Scan the records for "site". Show the matching lines.

(RECORDS SUPPLIED Opens)

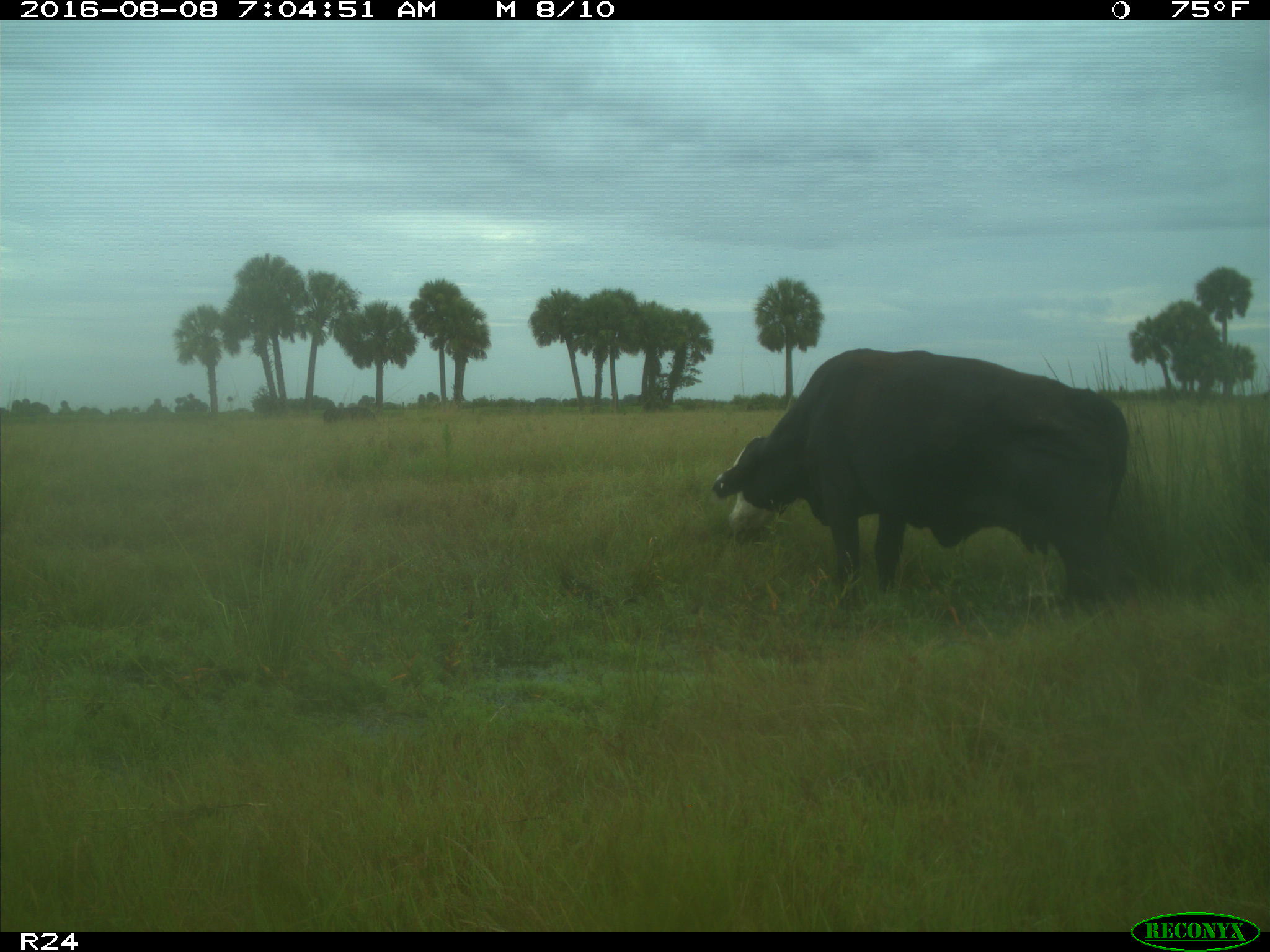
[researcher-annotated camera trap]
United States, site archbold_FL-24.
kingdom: Animalia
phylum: Chordata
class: Mammalia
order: Artiodactyla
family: Bovidae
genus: Bos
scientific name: Bos taurus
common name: domestic cow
Bos taurus (domestic cow).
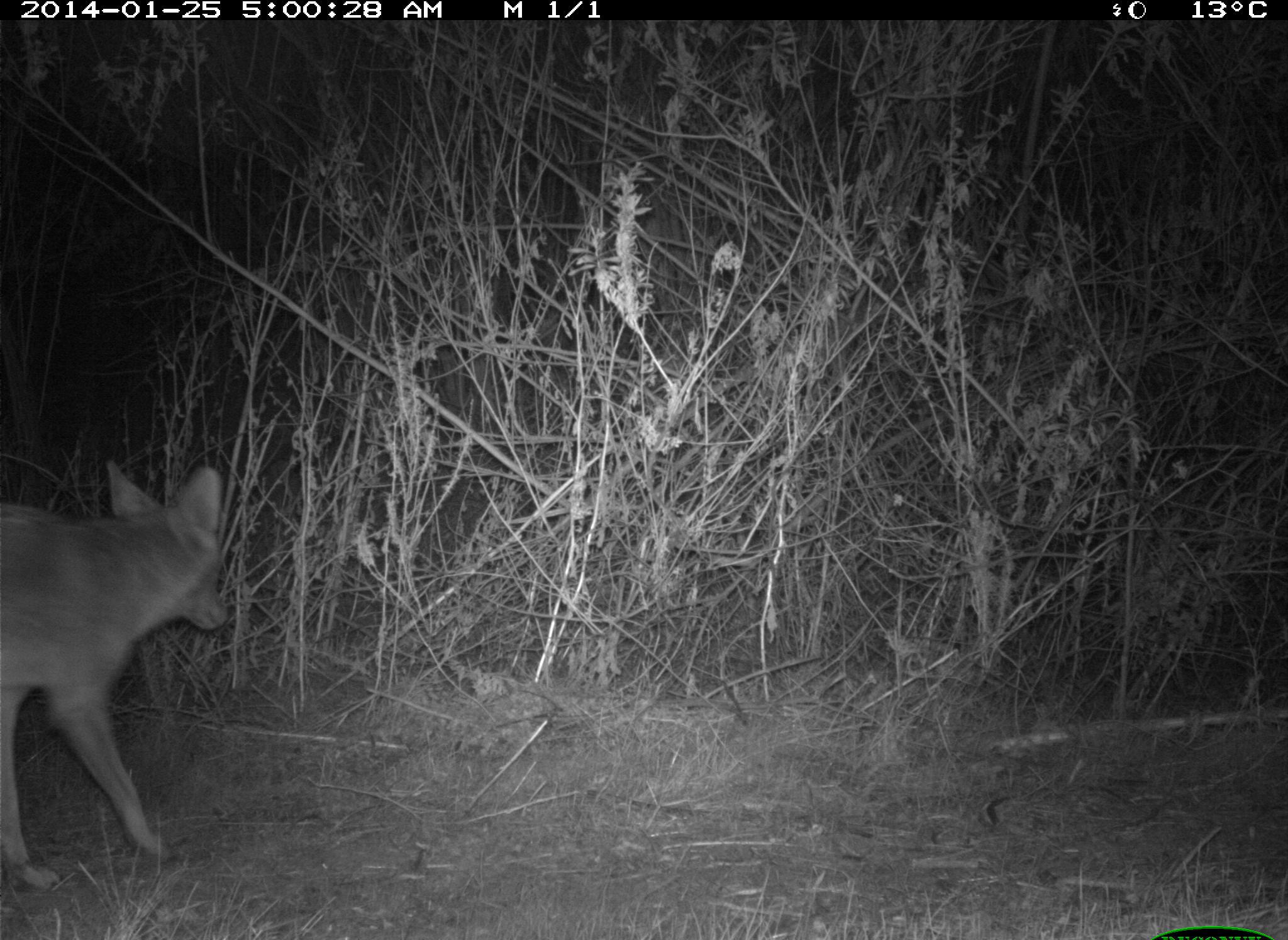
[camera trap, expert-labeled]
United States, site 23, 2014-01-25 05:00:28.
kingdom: Animalia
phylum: Chordata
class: Mammalia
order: Carnivora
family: Canidae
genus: Canis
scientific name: Canis latrans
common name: coyote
Coyote (Canis latrans).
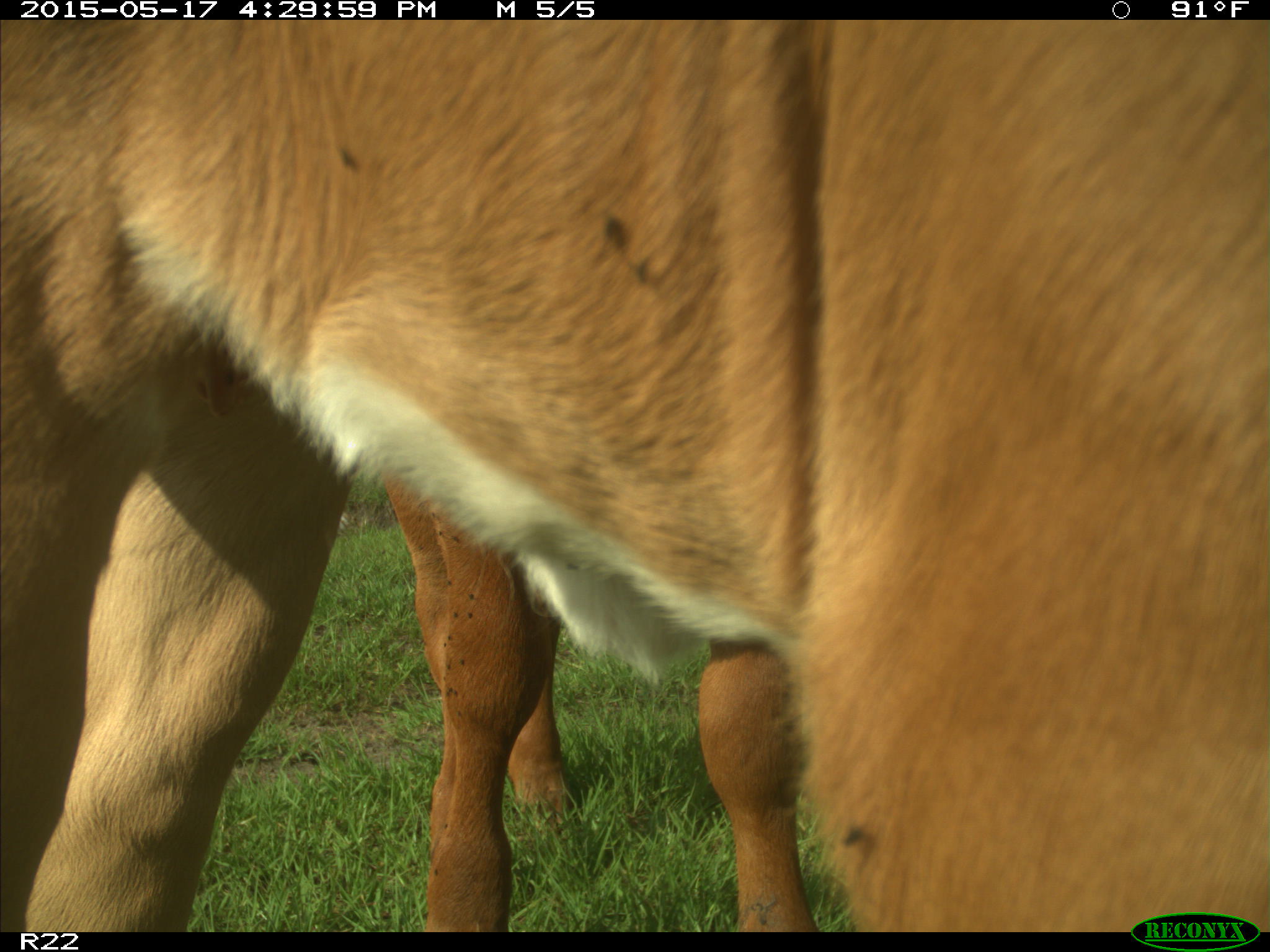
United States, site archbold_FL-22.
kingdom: Animalia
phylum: Chordata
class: Mammalia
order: Artiodactyla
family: Bovidae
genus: Bos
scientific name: Bos taurus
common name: domestic cow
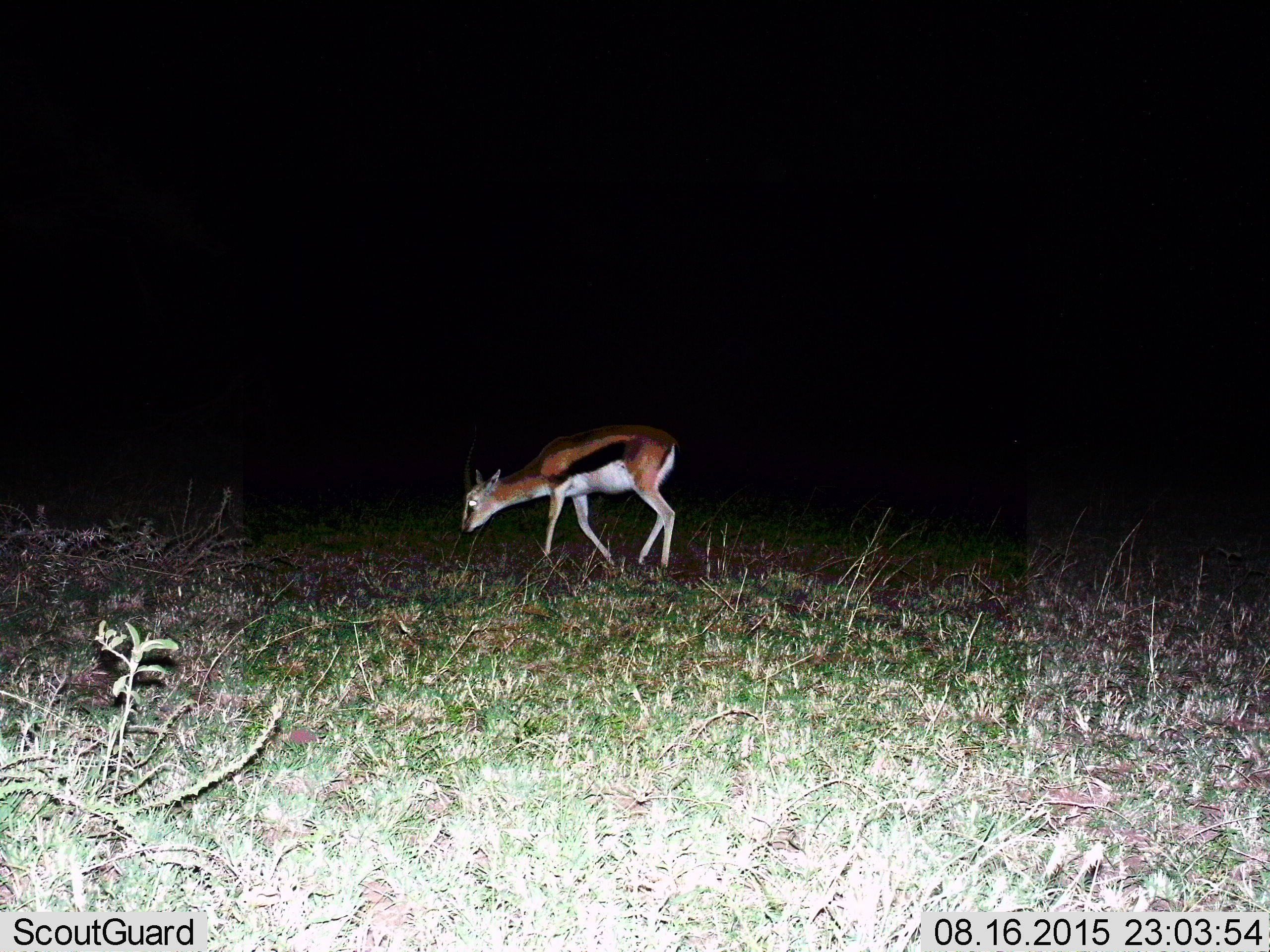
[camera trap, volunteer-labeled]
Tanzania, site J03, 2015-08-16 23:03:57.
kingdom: Animalia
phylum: Chordata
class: Mammalia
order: Artiodactyla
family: Bovidae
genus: Eudorcas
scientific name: Eudorcas thomsonii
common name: thomson's gazelle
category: gazellethomsons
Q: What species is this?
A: Gazellethomsons (thomson's gazelle) (Eudorcas thomsonii).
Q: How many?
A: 1.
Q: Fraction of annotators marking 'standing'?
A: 10%.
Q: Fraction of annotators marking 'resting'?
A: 0%.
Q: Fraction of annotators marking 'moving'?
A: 40%.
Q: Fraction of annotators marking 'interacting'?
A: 0%.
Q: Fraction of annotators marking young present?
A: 20%.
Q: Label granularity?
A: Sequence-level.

(RECORDS SUPPLIED Closes)

WRITTEN ANSWER:
United States, site archbold_FL-24.
United States, site 23, 2014-01-25 05:00:28.
United States, site archbold_FL-22.
Tanzania, site J03, 2015-08-16 23:03:57.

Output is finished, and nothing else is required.